(Collected data)
-*-

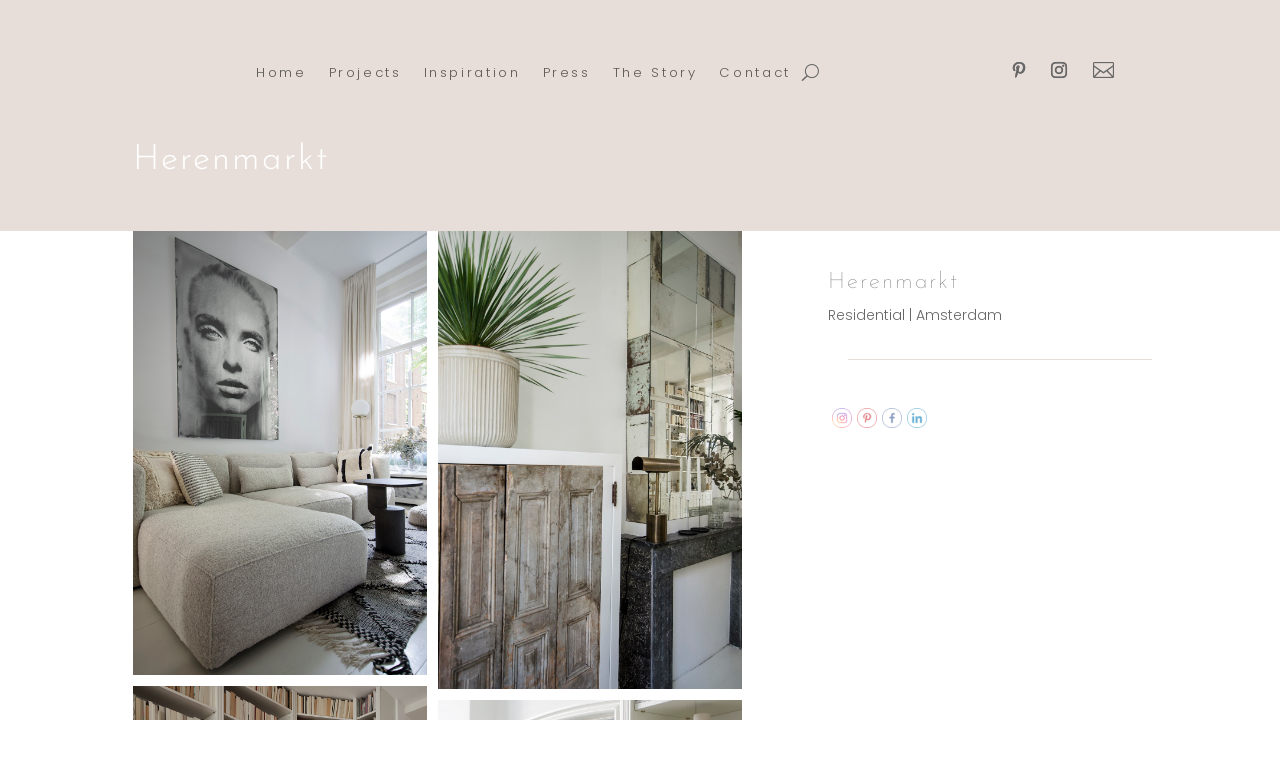

--- FILE ---
content_type: text/css
request_url: https://studioparadis.nl/wp-content/et-cache/9193/et-core-unified-9193.min.css?ver=1765044941
body_size: 105
content:
.pa-header{background:transparent;-webkit-transition:background-color 0.5s ease-in;-moz-transition:background-color 0.5s ease-in;-o-transition:background-color 0.5s ease-in;transition:background-color 0.5s ease-in;z-index:1010!important;top:0px!important}.pa-fixed-header{background-color:#E7E2DA!important;-webkit-transition:background-color 0.5s ease-out;-moz-transition:background-color 0.5s ease-out;-o-transition:background-color 0.5s ease-out;transition:background-color 0.5s ease-out}.mfp-title{display:none!important}.et_pb_scroll_top.et-pb-icon{background:#C1BCAE}.et_pb_post a img{pointer-events:none}.et_portfolio_image img{pointer-events:none}

--- FILE ---
content_type: text/css
request_url: https://studioparadis.nl/wp-content/et-cache/9193/et-core-unified-tb-8348-tb-8316-deferred-9193.min.css?ver=1765044942
body_size: 743
content:
@font-face{font-family:"Elegant Icons";font-display:swap;src:url("https://studioparadis.nl/wp-content/uploads/et-fonts/ElegantIcons.ttf") format("truetype")}@font-face{font-family:"Elegant Icons";font-display:swap;src:url("https://studioparadis.nl/wp-content/uploads/et-fonts/ElegantIcons.ttf") format("truetype")}.et_pb_section_0_tb_footer.et_pb_section{padding-top:0px;padding-bottom:0px;background-color:#e7e2da!important}.et_pb_image_0_tb_footer{padding-bottom:11px;margin-bottom:3px!important;width:100px;text-align:center}.et_pb_text_0_tb_footer.et_pb_text,.et_pb_text_2_tb_footer.et_pb_text{color:#686868!important}.et_pb_text_0_tb_footer{font-family:'Poppins',Helvetica,Arial,Lucida,sans-serif;font-weight:300;font-size:12px;padding-top:3px!important}.et_pb_text_0_tb_footer h1,.et_pb_text_1_tb_footer h1,.et_pb_text_2_tb_footer h1{font-family:'Josefin Sans',Helvetica,Arial,Lucida,sans-serif;font-weight:300;text-transform:uppercase;font-size:35px;color:#686868!important;letter-spacing:2px}.et_pb_text_0_tb_footer h2,.et_pb_text_1_tb_footer h2,.et_pb_text_2_tb_footer h2{font-family:'Josefin Sans',Helvetica,Arial,Lucida,sans-serif;font-weight:100;color:#686868!important;letter-spacing:2px}.et_pb_text_0_tb_footer h3,.et_pb_text_1_tb_footer h3,.et_pb_text_2_tb_footer h3{font-family:'Poppins',Helvetica,Arial,Lucida,sans-serif;font-weight:100;font-size:18px;color:#000000!important;letter-spacing:2px}.et_pb_text_0_tb_footer h4,.et_pb_text_1_tb_footer h4,.et_pb_text_2_tb_footer h4{font-family:'Open Sans',Helvetica,Arial,Lucida,sans-serif;font-weight:300;font-variant:small-caps;color:#e7deda!important;letter-spacing:2px}.et_pb_text_0_tb_footer h5,.et_pb_text_1_tb_footer h5,.et_pb_text_2_tb_footer h5{font-family:'Open Sans',Helvetica,Arial,Lucida,sans-serif;font-weight:800;text-transform:uppercase;color:#686868!important}.et_pb_text_0_tb_footer h6,.et_pb_text_1_tb_footer h6,.et_pb_text_2_tb_footer h6{font-size:10px}.et_pb_section_1_tb_footer.et_pb_section{padding-top:0px;padding-bottom:0px;background-color:#C1BCAE!important}.et_pb_row_1_tb_footer,body #page-container .et-db #et-boc .et-l .et_pb_row_1_tb_footer.et_pb_row,body.et_pb_pagebuilder_layout.single #page-container #et-boc .et-l .et_pb_row_1_tb_footer.et_pb_row,body.et_pb_pagebuilder_layout.single.et_full_width_portfolio_page #page-container #et-boc .et-l .et_pb_row_1_tb_footer.et_pb_row{width:90%}.et_pb_row_1_tb_footer{display:flex}.et_pb_text_1_tb_footer.et_pb_text{color:#544e47!important}.et_pb_text_1_tb_footer{font-family:'Open Sans',Helvetica,Arial,Lucida,sans-serif;font-weight:300;font-size:12px;min-height:28px;padding-top:10px!important;padding-right:0px!important;padding-bottom:0px!important;padding-left:0px!important;margin-top:0px!important;margin-right:0px!important;margin-bottom:0px!important;margin-left:0px!important;width:100%}.et_pb_social_media_follow .et_pb_social_media_follow_network_0_tb_footer.et_pb_social_icon .icon:before,.et_pb_social_media_follow .et_pb_social_media_follow_network_1_tb_footer.et_pb_social_icon .icon:before,.et_pb_social_media_follow_0_tb_footer li.et_pb_social_icon a.icon:before{color:#544e47}ul.et_pb_social_media_follow_0_tb_footer{padding-top:10px!important;padding-bottom:0px!important}.et_pb_text_2_tb_footer{font-family:'Poppins',Helvetica,Arial,Lucida,sans-serif;font-weight:300;margin-top:15.5px!important;margin-left:16px!important}.et_pb_social_media_follow_network_0_tb_footer a.icon,.et_pb_social_media_follow_network_1_tb_footer a.icon{background-color:rgba(0,0,0,0)!important}.et_pb_image_0_tb_footer.et_pb_module,.et_pb_text_1_tb_footer.et_pb_module{margin-left:auto!important;margin-right:auto!important}.et_pb_row_1_tb_footer.et_pb_row{padding-top:1px!important;padding-bottom:2px!important;margin-left:auto!important;margin-right:0px!important;padding-top:1px;padding-bottom:2px}@media only screen and (max-width:980px){.et_pb_image_0_tb_footer .et_pb_image_wrap img{width:auto}}@media only screen and (min-width:768px) and (max-width:980px){.et_pb_social_media_follow_0_tb_footer,.et_pb_text_2_tb_footer{display:none!important}}@media only screen and (max-width:767px){.et_pb_image_0_tb_footer .et_pb_image_wrap img{width:auto}.et_pb_social_media_follow_0_tb_footer,.et_pb_text_2_tb_footer{display:none!important}}@font-face{font-family:"Elegant Icons";font-display:swap;src:url("https://studioparadis.nl/wp-content/uploads/et-fonts/ElegantIcons.ttf") format("truetype")}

-*-

- [EXERCISE DETAILS]: Without including any pictures, return every line of the records exactly.

- [EXERCISE RESULT]:
--- FILE ---
content_type: text/css
request_url: https://studioparadis.nl/wp-content/et-cache/9193/et-core-unified-9193.min.css?ver=1765044941
body_size: 105
content:
.pa-header{background:transparent;-webkit-transition:background-color 0.5s ease-in;-moz-transition:background-color 0.5s ease-in;-o-transition:background-color 0.5s ease-in;transition:background-color 0.5s ease-in;z-index:1010!important;top:0px!important}.pa-fixed-header{background-color:#E7E2DA!important;-webkit-transition:background-color 0.5s ease-out;-moz-transition:background-color 0.5s ease-out;-o-transition:background-color 0.5s ease-out;transition:background-color 0.5s ease-out}.mfp-title{display:none!important}.et_pb_scroll_top.et-pb-icon{background:#C1BCAE}.et_pb_post a img{pointer-events:none}.et_portfolio_image img{pointer-events:none}

--- FILE ---
content_type: text/css
request_url: https://studioparadis.nl/wp-content/et-cache/9193/et-core-unified-tb-8348-tb-8316-deferred-9193.min.css?ver=1765044942
body_size: 743
content:
@font-face{font-family:"Elegant Icons";font-display:swap;src:url("https://studioparadis.nl/wp-content/uploads/et-fonts/ElegantIcons.ttf") format("truetype")}@font-face{font-family:"Elegant Icons";font-display:swap;src:url("https://studioparadis.nl/wp-content/uploads/et-fonts/ElegantIcons.ttf") format("truetype")}.et_pb_section_0_tb_footer.et_pb_section{padding-top:0px;padding-bottom:0px;background-color:#e7e2da!important}.et_pb_image_0_tb_footer{padding-bottom:11px;margin-bottom:3px!important;width:100px;text-align:center}.et_pb_text_0_tb_footer.et_pb_text,.et_pb_text_2_tb_footer.et_pb_text{color:#686868!important}.et_pb_text_0_tb_footer{font-family:'Poppins',Helvetica,Arial,Lucida,sans-serif;font-weight:300;font-size:12px;padding-top:3px!important}.et_pb_text_0_tb_footer h1,.et_pb_text_1_tb_footer h1,.et_pb_text_2_tb_footer h1{font-family:'Josefin Sans',Helvetica,Arial,Lucida,sans-serif;font-weight:300;text-transform:uppercase;font-size:35px;color:#686868!important;letter-spacing:2px}.et_pb_text_0_tb_footer h2,.et_pb_text_1_tb_footer h2,.et_pb_text_2_tb_footer h2{font-family:'Josefin Sans',Helvetica,Arial,Lucida,sans-serif;font-weight:100;color:#686868!important;letter-spacing:2px}.et_pb_text_0_tb_footer h3,.et_pb_text_1_tb_footer h3,.et_pb_text_2_tb_footer h3{font-family:'Poppins',Helvetica,Arial,Lucida,sans-serif;font-weight:100;font-size:18px;color:#000000!important;letter-spacing:2px}.et_pb_text_0_tb_footer h4,.et_pb_text_1_tb_footer h4,.et_pb_text_2_tb_footer h4{font-family:'Open Sans',Helvetica,Arial,Lucida,sans-serif;font-weight:300;font-variant:small-caps;color:#e7deda!important;letter-spacing:2px}.et_pb_text_0_tb_footer h5,.et_pb_text_1_tb_footer h5,.et_pb_text_2_tb_footer h5{font-family:'Open Sans',Helvetica,Arial,Lucida,sans-serif;font-weight:800;text-transform:uppercase;color:#686868!important}.et_pb_text_0_tb_footer h6,.et_pb_text_1_tb_footer h6,.et_pb_text_2_tb_footer h6{font-size:10px}.et_pb_section_1_tb_footer.et_pb_section{padding-top:0px;padding-bottom:0px;background-color:#C1BCAE!important}.et_pb_row_1_tb_footer,body #page-container .et-db #et-boc .et-l .et_pb_row_1_tb_footer.et_pb_row,body.et_pb_pagebuilder_layout.single #page-container #et-boc .et-l .et_pb_row_1_tb_footer.et_pb_row,body.et_pb_pagebuilder_layout.single.et_full_width_portfolio_page #page-container #et-boc .et-l .et_pb_row_1_tb_footer.et_pb_row{width:90%}.et_pb_row_1_tb_footer{display:flex}.et_pb_text_1_tb_footer.et_pb_text{color:#544e47!important}.et_pb_text_1_tb_footer{font-family:'Open Sans',Helvetica,Arial,Lucida,sans-serif;font-weight:300;font-size:12px;min-height:28px;padding-top:10px!important;padding-right:0px!important;padding-bottom:0px!important;padding-left:0px!important;margin-top:0px!important;margin-right:0px!important;margin-bottom:0px!important;margin-left:0px!important;width:100%}.et_pb_social_media_follow .et_pb_social_media_follow_network_0_tb_footer.et_pb_social_icon .icon:before,.et_pb_social_media_follow .et_pb_social_media_follow_network_1_tb_footer.et_pb_social_icon .icon:before,.et_pb_social_media_follow_0_tb_footer li.et_pb_social_icon a.icon:before{color:#544e47}ul.et_pb_social_media_follow_0_tb_footer{padding-top:10px!important;padding-bottom:0px!important}.et_pb_text_2_tb_footer{font-family:'Poppins',Helvetica,Arial,Lucida,sans-serif;font-weight:300;margin-top:15.5px!important;margin-left:16px!important}.et_pb_social_media_follow_network_0_tb_footer a.icon,.et_pb_social_media_follow_network_1_tb_footer a.icon{background-color:rgba(0,0,0,0)!important}.et_pb_image_0_tb_footer.et_pb_module,.et_pb_text_1_tb_footer.et_pb_module{margin-left:auto!important;margin-right:auto!important}.et_pb_row_1_tb_footer.et_pb_row{padding-top:1px!important;padding-bottom:2px!important;margin-left:auto!important;margin-right:0px!important;padding-top:1px;padding-bottom:2px}@media only screen and (max-width:980px){.et_pb_image_0_tb_footer .et_pb_image_wrap img{width:auto}}@media only screen and (min-width:768px) and (max-width:980px){.et_pb_social_media_follow_0_tb_footer,.et_pb_text_2_tb_footer{display:none!important}}@media only screen and (max-width:767px){.et_pb_image_0_tb_footer .et_pb_image_wrap img{width:auto}.et_pb_social_media_follow_0_tb_footer,.et_pb_text_2_tb_footer{display:none!important}}@font-face{font-family:"Elegant Icons";font-display:swap;src:url("https://studioparadis.nl/wp-content/uploads/et-fonts/ElegantIcons.ttf") format("truetype")}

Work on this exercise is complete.